Une aristocrate du 17e siècle racontée par sa dentition
Publié le - par Le Blob.fr, avec l’AFP
La dépouille n’avait pas tout dit : trente ans après sa découverte, le squelette d’une aristocrate protestante du temps des guerres de religion en France vient de révéler les secrets intimes de cette personnalité controversée, qui souffrait d’une maladie bucco-dentaire fort mal soignée. La sépulture d’Anne d’Alègre, morte en 1619 à l’âge de 54 ans, avait été déterrée lors d’une fouille au château de Laval, en 1988. Embaumé dans un cercueil de plomb, le squelette était particulièrement bien conservé, sa dentition aussi.
Les archéologues avaient alors remarqué la présence d’une prothèse dentaire, mais ne disposaient pas d’outils d’analyse performants pour creuser plus avant. Trente ans après, une équipe comprenant des archéologues et des dentistes dévoile qu’Anne d’Alègre était atteinte d’une maladie parodontale qui provoque le déchaussement progressif des dents, selon une étude parue cette semaine dans Journal of Archeological Science.
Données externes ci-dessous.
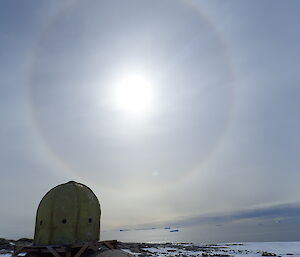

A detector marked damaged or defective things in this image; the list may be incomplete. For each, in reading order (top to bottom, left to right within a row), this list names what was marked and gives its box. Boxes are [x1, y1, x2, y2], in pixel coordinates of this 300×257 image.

rusted yellow structure [33, 180, 100, 244]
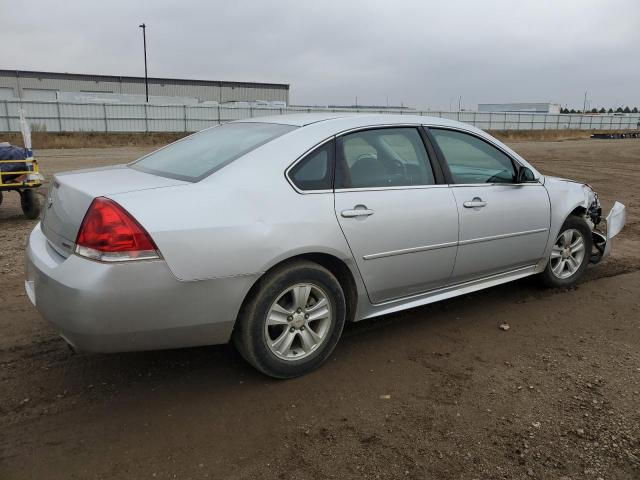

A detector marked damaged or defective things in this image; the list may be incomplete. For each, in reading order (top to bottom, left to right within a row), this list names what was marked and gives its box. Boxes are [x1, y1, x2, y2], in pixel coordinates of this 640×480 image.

damaged front end [584, 188, 624, 262]
crumpled front bumper [592, 202, 628, 264]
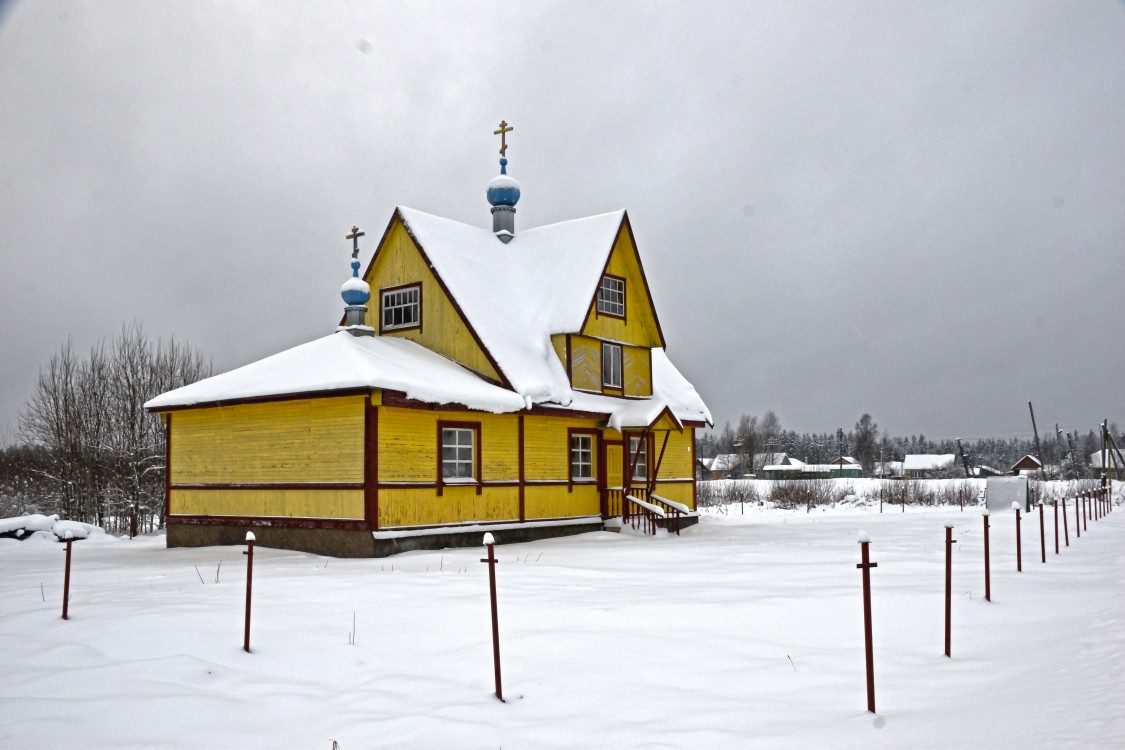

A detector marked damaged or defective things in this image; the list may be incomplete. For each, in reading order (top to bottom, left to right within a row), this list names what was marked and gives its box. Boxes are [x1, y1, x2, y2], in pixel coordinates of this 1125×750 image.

rusty metal post [481, 530, 504, 701]
rusty metal post [859, 530, 877, 715]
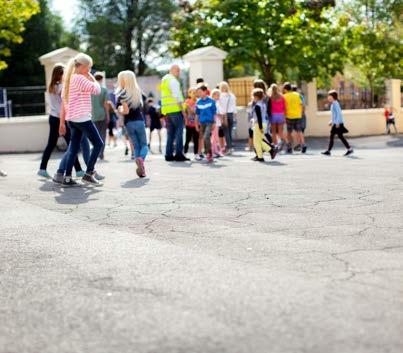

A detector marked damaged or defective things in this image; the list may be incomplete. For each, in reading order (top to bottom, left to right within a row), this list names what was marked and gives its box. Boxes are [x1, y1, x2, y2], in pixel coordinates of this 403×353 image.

cracked asphalt [0, 135, 403, 352]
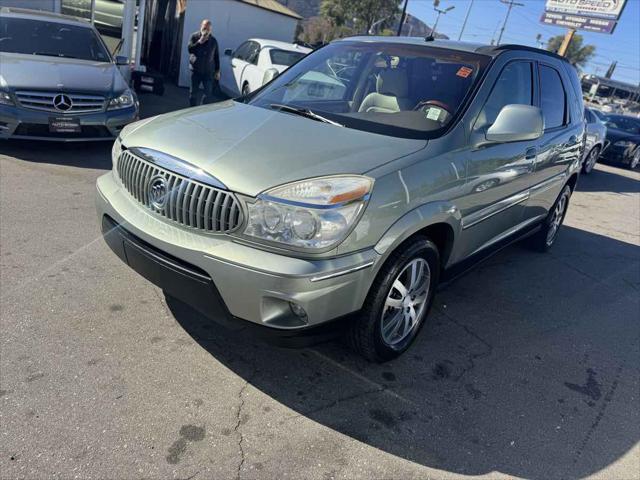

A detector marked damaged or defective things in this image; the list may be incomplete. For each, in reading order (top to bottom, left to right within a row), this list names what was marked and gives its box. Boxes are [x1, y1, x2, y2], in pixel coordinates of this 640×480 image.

cracked asphalt [1, 109, 640, 480]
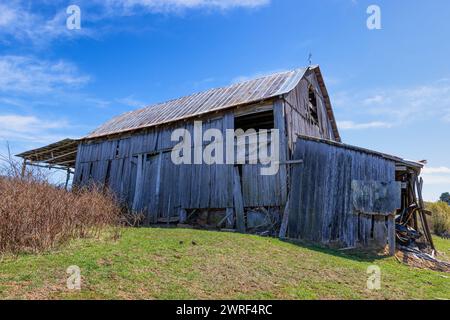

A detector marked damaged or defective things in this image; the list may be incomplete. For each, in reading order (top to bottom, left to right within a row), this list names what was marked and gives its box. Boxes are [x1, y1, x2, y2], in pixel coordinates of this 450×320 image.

rusty metal roof [86, 67, 312, 138]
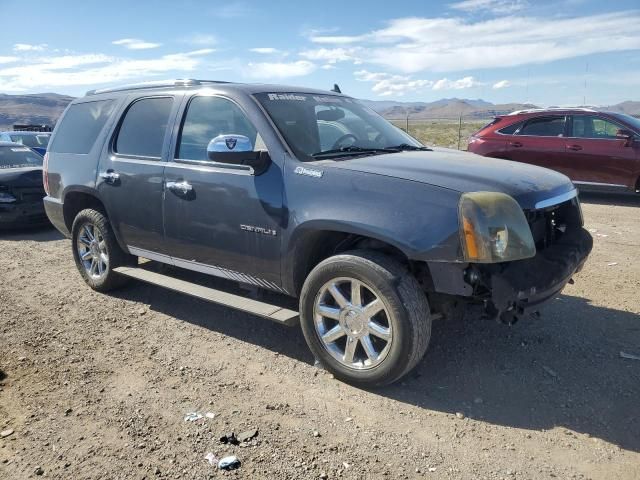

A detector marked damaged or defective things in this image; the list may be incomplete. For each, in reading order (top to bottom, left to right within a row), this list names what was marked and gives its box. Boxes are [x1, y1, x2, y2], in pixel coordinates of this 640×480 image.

cracked headlight [460, 191, 536, 262]
damaged front bumper [478, 227, 592, 324]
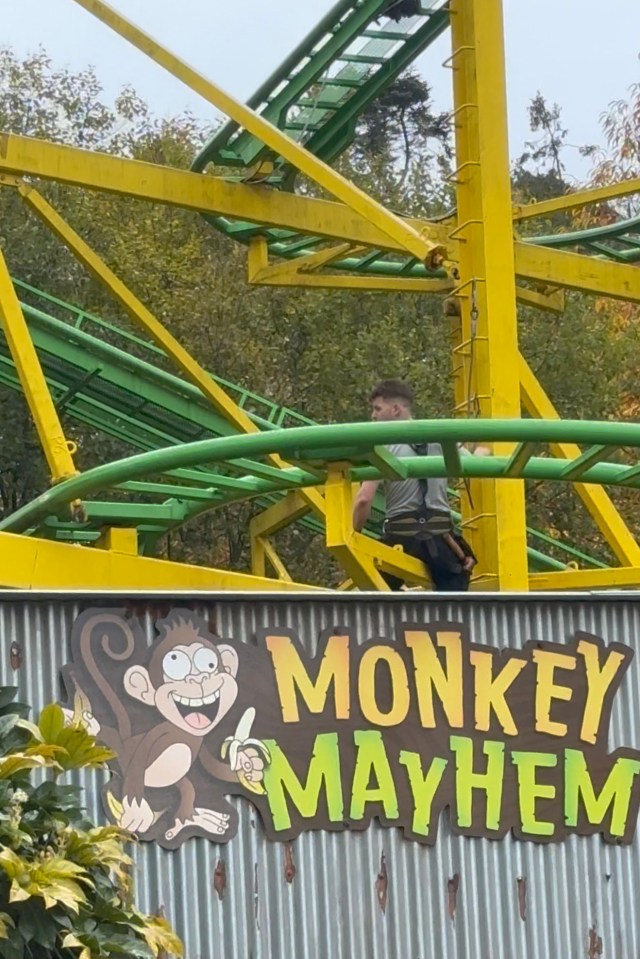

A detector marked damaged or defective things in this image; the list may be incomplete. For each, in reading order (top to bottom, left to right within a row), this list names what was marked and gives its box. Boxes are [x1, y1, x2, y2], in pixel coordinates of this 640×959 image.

rusty streak on metal [588, 928, 604, 956]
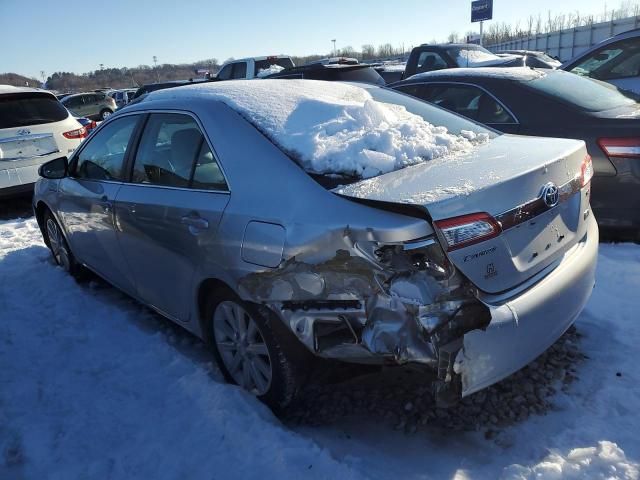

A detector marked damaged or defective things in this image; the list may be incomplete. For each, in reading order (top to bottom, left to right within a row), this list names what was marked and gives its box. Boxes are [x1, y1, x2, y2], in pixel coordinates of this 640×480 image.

broken tail light [580, 154, 596, 188]
broken tail light [432, 213, 502, 253]
rear collision damage [238, 220, 492, 404]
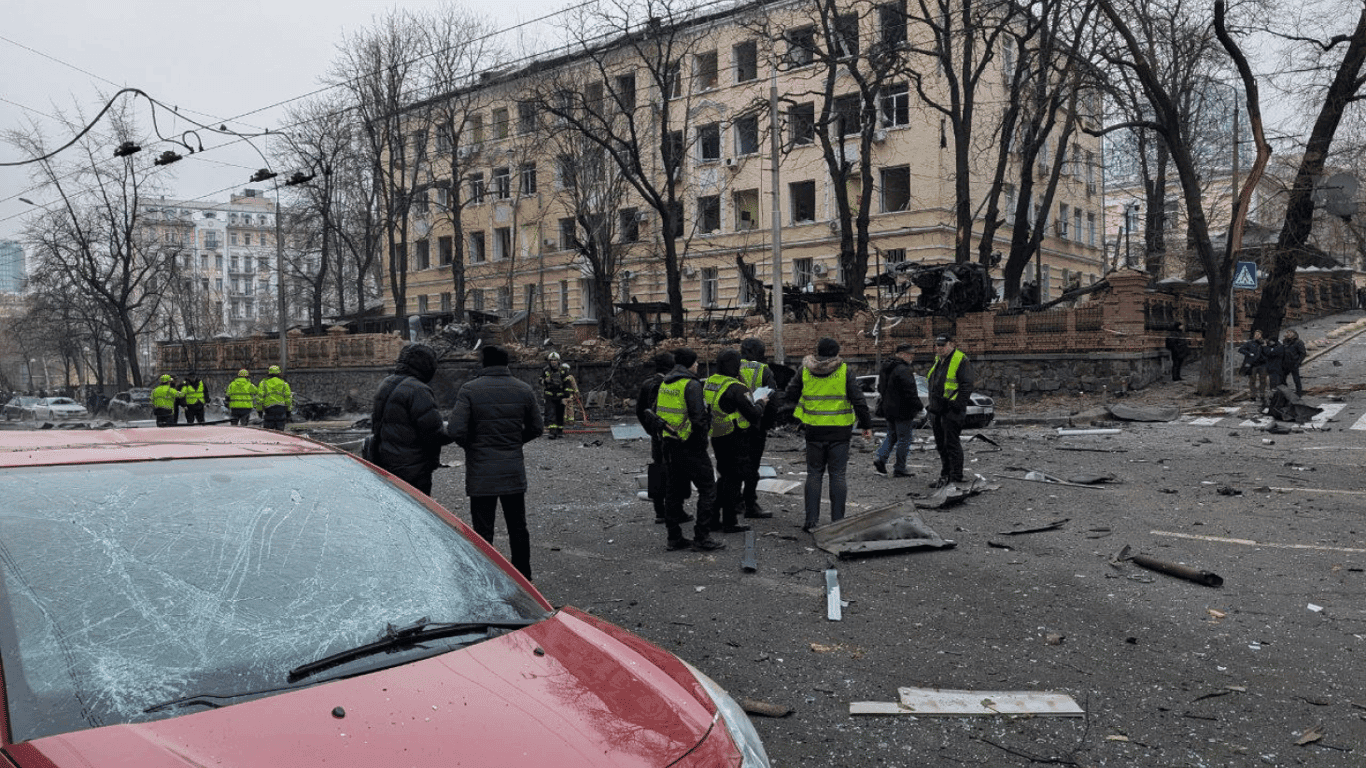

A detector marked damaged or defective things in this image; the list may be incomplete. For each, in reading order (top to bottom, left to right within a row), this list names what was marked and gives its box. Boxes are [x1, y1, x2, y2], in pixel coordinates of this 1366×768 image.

shattered windshield [0, 450, 546, 737]
wrecked car [0, 426, 770, 759]
broken concrete slab [814, 500, 956, 552]
broken concrete slab [852, 683, 1087, 716]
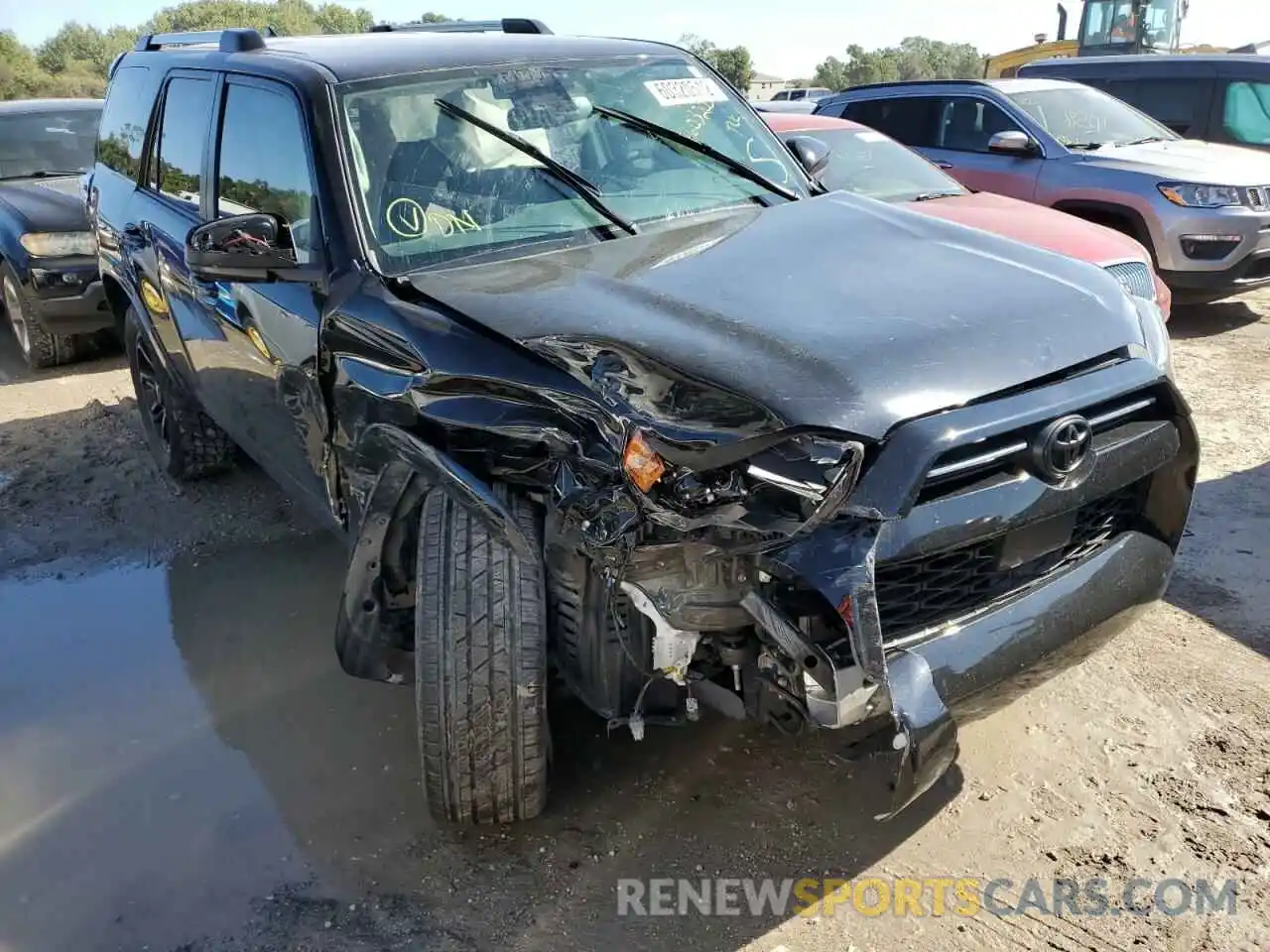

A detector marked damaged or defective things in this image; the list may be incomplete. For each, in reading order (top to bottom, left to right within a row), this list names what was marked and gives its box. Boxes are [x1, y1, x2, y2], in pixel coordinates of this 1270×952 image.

cracked windshield [339, 58, 802, 270]
damaged hood [407, 197, 1143, 442]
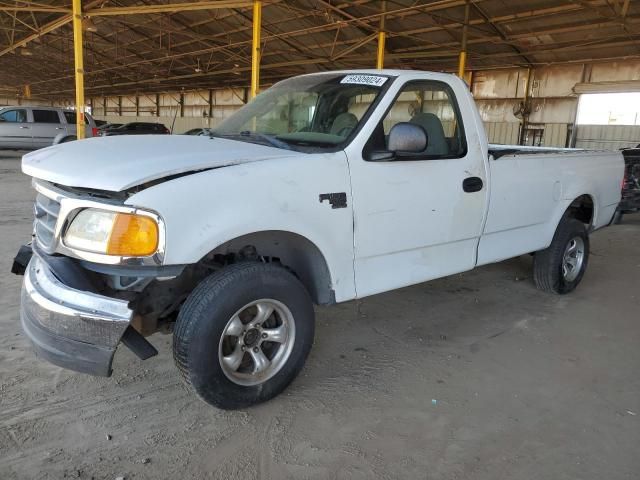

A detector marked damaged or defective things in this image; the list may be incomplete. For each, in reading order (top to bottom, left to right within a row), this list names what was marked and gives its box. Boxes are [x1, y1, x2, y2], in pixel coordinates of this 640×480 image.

damaged front bumper [21, 253, 134, 376]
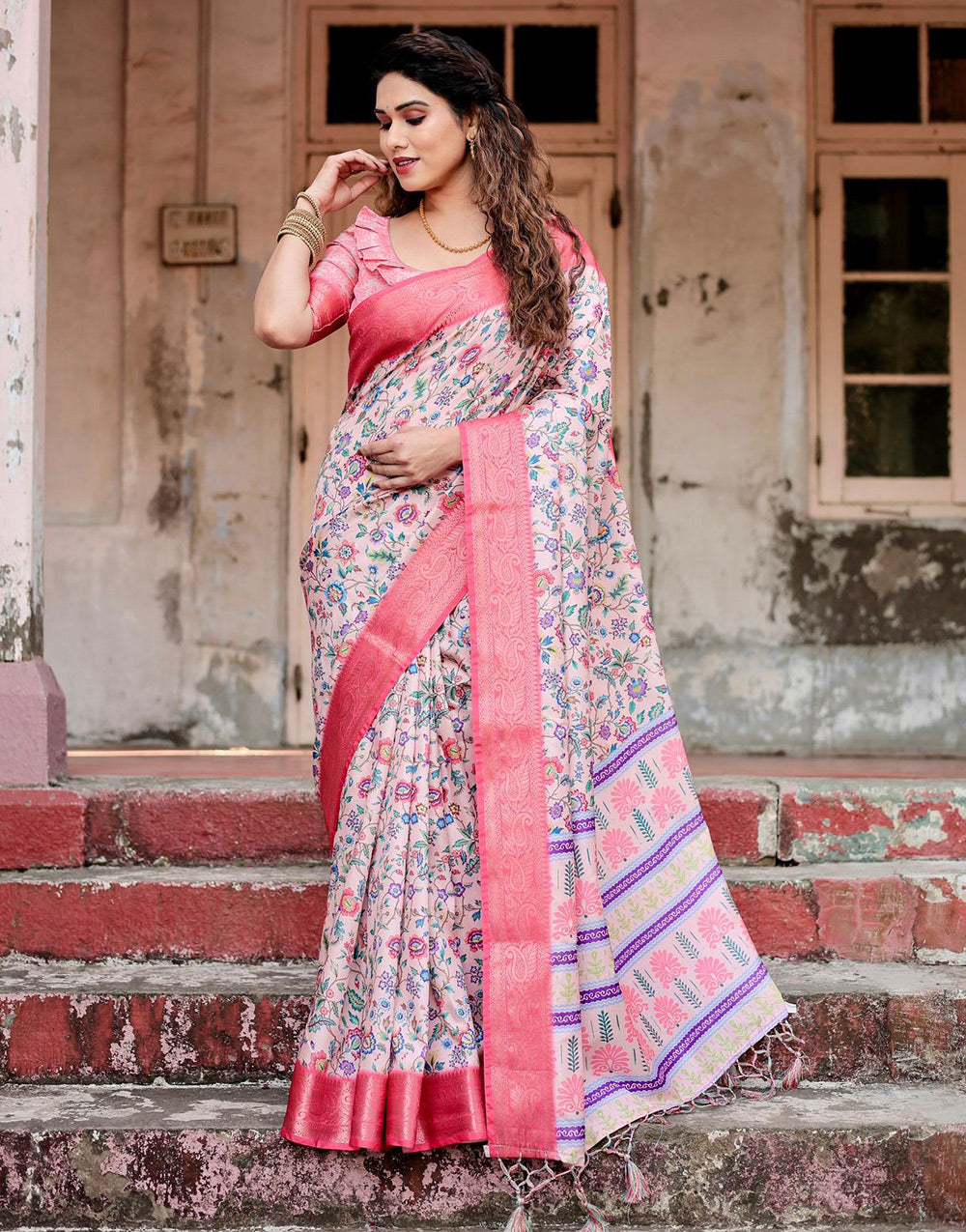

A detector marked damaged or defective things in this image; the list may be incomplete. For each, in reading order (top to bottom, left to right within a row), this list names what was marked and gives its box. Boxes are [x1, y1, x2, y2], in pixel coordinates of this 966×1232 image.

peeling plaster wall [43, 2, 287, 739]
peeling plaster wall [631, 0, 960, 749]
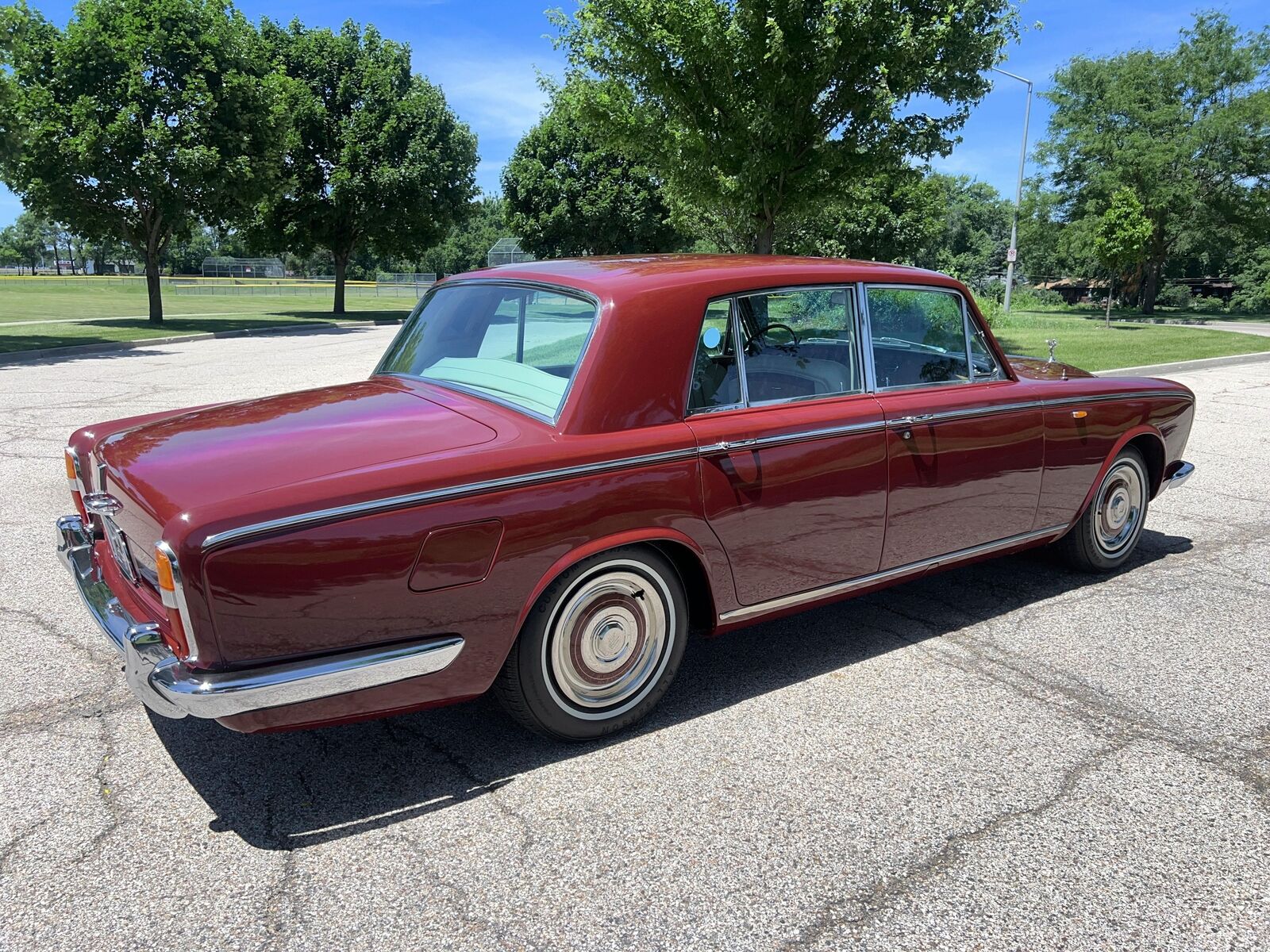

Les images radiologiques par « Cone Beam », un scanner en 3D, montrent que la patiente portait une prothèse dentaire remplaçant une incisive, soutenue par des fils d’or, ainsi qu’une ligature de contention sur des pré-molaires.
Des examens en macroscopie ont déterminé que cette prothèse était en ivoire d’éléphant, écartant la piste de l’ivoire de dents d’hippopotame, également utilisé à l’époque. Ce traitement n’a fait « qu’aggraver la situation » de la patiente, explique à l’AFP Rozenn Colleter de l’Inrap (Institut national des recherches archéologiques préventives), auteure principale de l’étude. À long terme, ce traitement, ainsi que les « multiples resserrages nécessaires, ont entraîné l’instabilité des dents voisines », détaille l’Inrap.
Les chercheurs suggèrent que l’objectif de ce traitement était thérapeutique, esthétique et surtout social, les femmes aristocrates se devant de garder une « apparence soignée ». Ambroise Paré, médecin du roi et contemporain d’Anne d’Alègre, qui dessinait les mêmes types de prothèses, affirmait que « si un malade était édenté, sa parole était dépravée », souligne Rozenn Colleter. La pression pour garder un « beau » sourire devait être accentuée pour cette personnalité « controversée » à la vie décousue, veuve deux fois, qui « n’avait pas bonne réputation », poursuit cette archéo-anthropologue. On la décrivait comme mondaine, voulant « se faire voir en roulant carrosse pour se rendre au prêche », décrit l’Inrap.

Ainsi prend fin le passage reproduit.